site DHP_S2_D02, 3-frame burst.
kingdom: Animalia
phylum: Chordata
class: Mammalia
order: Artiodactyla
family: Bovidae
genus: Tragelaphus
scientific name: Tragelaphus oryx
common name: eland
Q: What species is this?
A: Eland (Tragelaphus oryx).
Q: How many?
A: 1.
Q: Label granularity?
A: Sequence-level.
────
▸ **TO DO**: Take the line that contains "A: Eland (Tragelaphus oryx)." and each line after it down to the last of the records, and retype them exactly; add nothing else.

▸ **SOLVED PROBLEM**:
A: Eland (Tragelaphus oryx).
Q: How many?
A: 1.
Q: Label granularity?
A: Sequence-level.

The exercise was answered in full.